“There is no greater drug than relationships; there is no sweeter death than love.”
Love is horrible. It’s ruthless, messy, mind-altering, and raw. It takes no prisoners. It chews you up and spits you out and leaves you for dead. Love is, you could say, very much like a zombie.
In this haunting short story collection, anything is possible—a dying musician turns to tea for inspiration; a police sergeant struggles with a very unusual victim; a young wife is trapped in a house hiding unimaginable evil….
With Hungry For You, A.M. Harte explores the disturbing and delightful in an anthology that unearths the thin boundary between love and death.
I really enjoy zombie movies and the odd zombie game, and even though I have a soft spot for horror stories and dark fiction born from my reading background, I haven’t read many zombie books or stories in general. When I first read the description for Hungry For You I was a little wary, mainly because I’ve read my fair share of paranormal romance (enough to last me a lifetime – not a major PR fan here) and I admit I was a little concerned about love mixed in with zombies, but I was willing to give it a go with an open mind. And I also thought maybe it couldn’t be too much of a stretch to like zombie stories in print so why not start with a short story collection?
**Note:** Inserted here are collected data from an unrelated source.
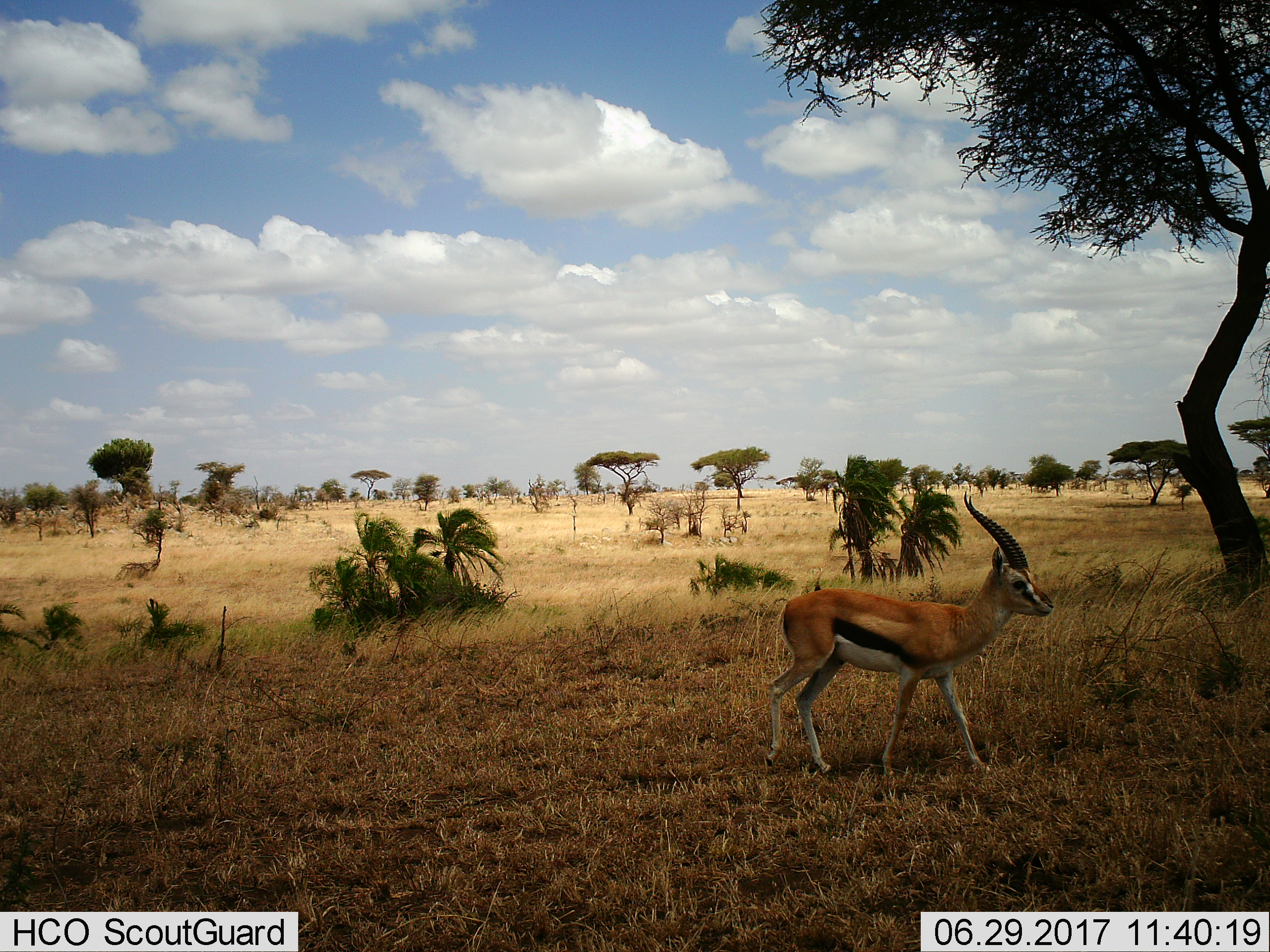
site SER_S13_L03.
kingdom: Animalia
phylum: Chordata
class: Mammalia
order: Artiodactyla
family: Bovidae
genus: Eudorcas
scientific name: Eudorcas thomsonii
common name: thomson's gazelle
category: gazellethomsons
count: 1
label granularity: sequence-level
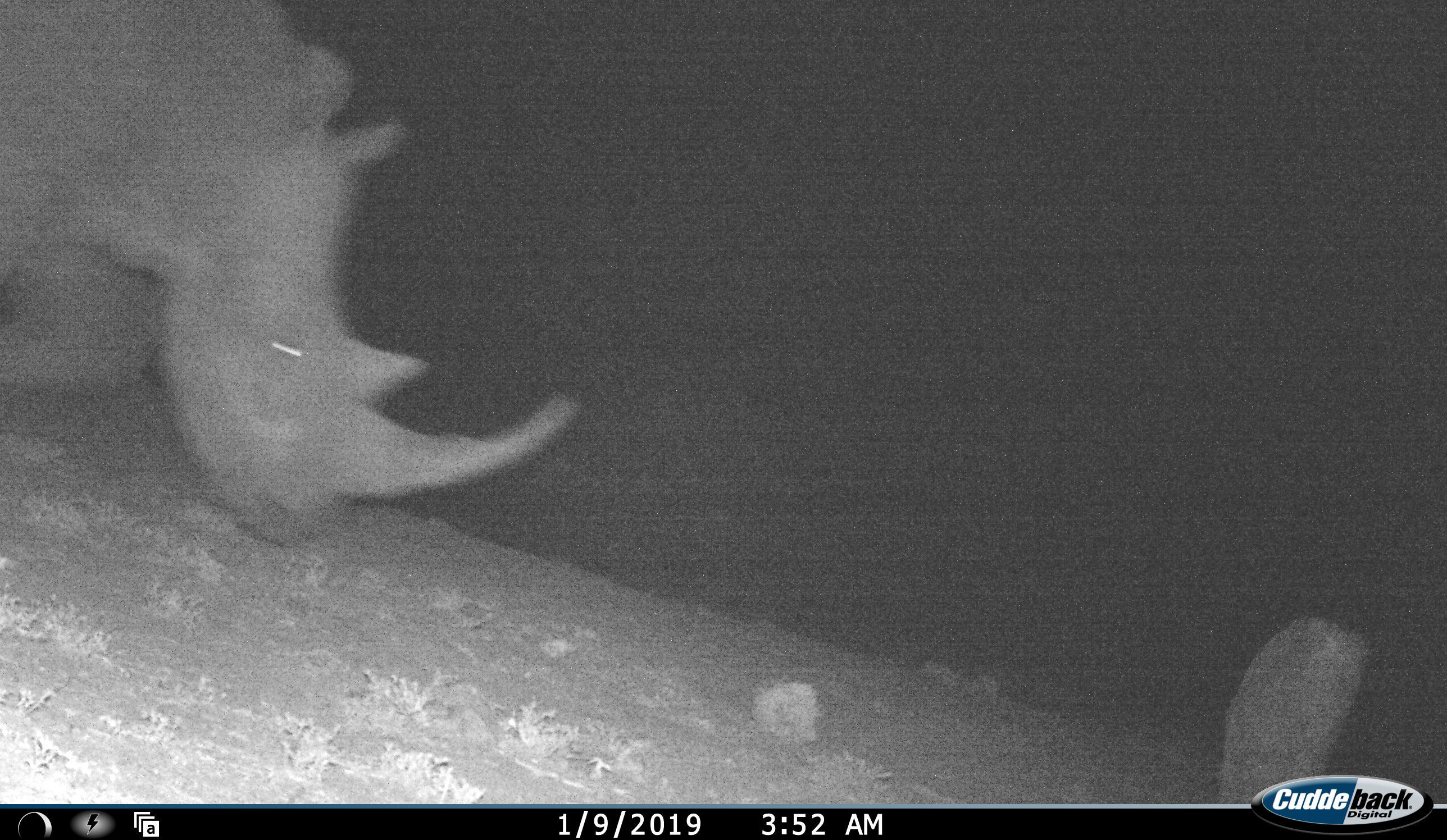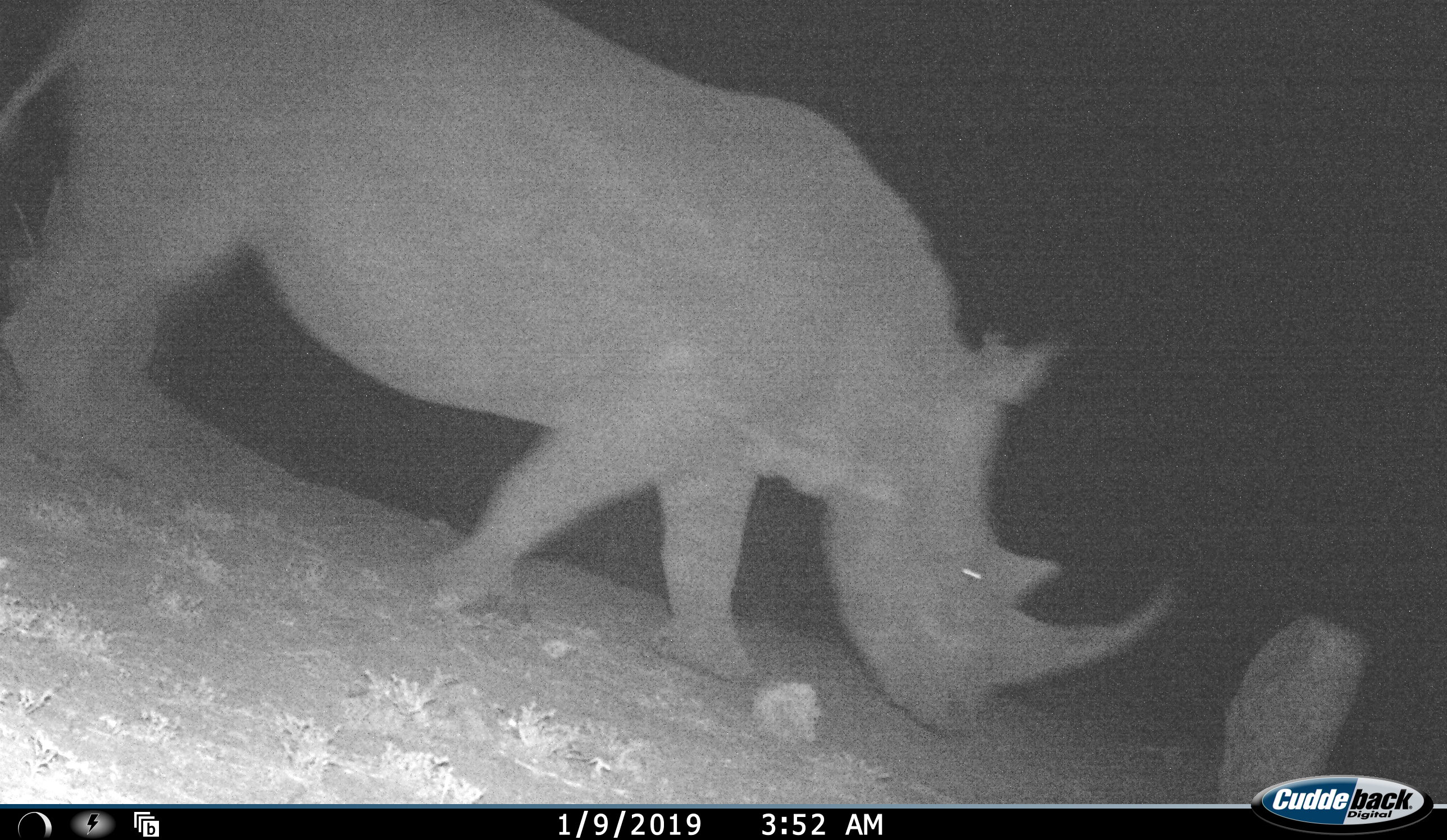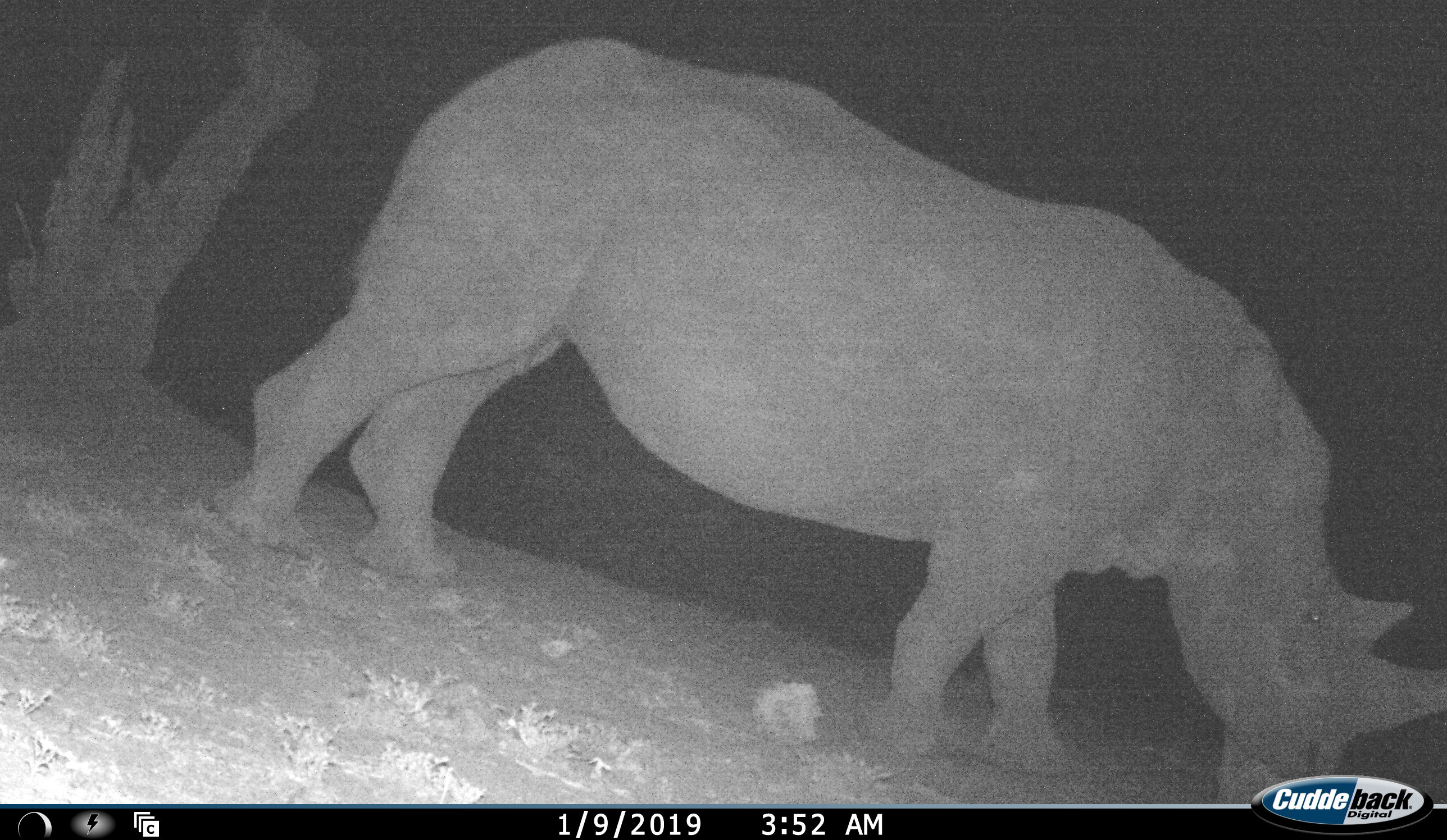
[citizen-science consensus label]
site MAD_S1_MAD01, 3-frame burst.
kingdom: Animalia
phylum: Chordata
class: Mammalia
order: Perissodactyla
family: Rhinocerotidae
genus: Ceratotherium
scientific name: Ceratotherium simum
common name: white rhinoceros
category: rhinoceroswhite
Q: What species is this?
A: Rhinoceroswhite (white rhinoceros) (Ceratotherium simum).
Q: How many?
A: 1.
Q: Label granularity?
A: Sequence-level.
Well wasn’t I happy I decided to read it? It’s a short read, but one that might be better read spaced out. I read a few stories, then switched to another book that was a review request, before coming back to it. The first time I spent reading it I read far fewer stories compared to the second. I think for me, even though it is something that can easily be read in a day and probably better if you’re a zombie fiction fan, it would be better to space it out so I’m not inundated with zombie love.
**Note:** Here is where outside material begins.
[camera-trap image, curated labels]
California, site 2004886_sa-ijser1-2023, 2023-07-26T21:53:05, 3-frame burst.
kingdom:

And the zombie love is present, but not always in the way you would expect. Those stories are more about humanity and inner struggles than about fright and necrophilia, they’re just told with the use of zombies. The zombies themselves are interesting because Harte has stories in there that show traditional views of zombies, but at the same time she’s diversified how zombies are perceived and created several different ways to experience them. There’s the traditional plague, zombie apocalypse type of thing, and that is present in the background quite a bit, but there’s also the musician trying to drown out his pain, a couple with heart and morals, one that is very short and yet poignant about loss and love, zombies in a sex trade and a zombie union for their rights (that one was pretty good & I would love to read an expansion) and my absolute favourite The Cure, which I can’t really say anything about without completely spoiling it, but I love how it is done. There’s so many to choose from that are entertaining, have great use of emotion, good characterisation, and that are creative, but those few listed give you an idea of the variety even though they are definitely all connected with love.
I really do love how Harte has presented her stories, their meanings, with the use of zombies. I think the fun is reading this story collection to see how she entwines zombies into the mix rather than reading it as purely zombie fiction and I do highly recommend it.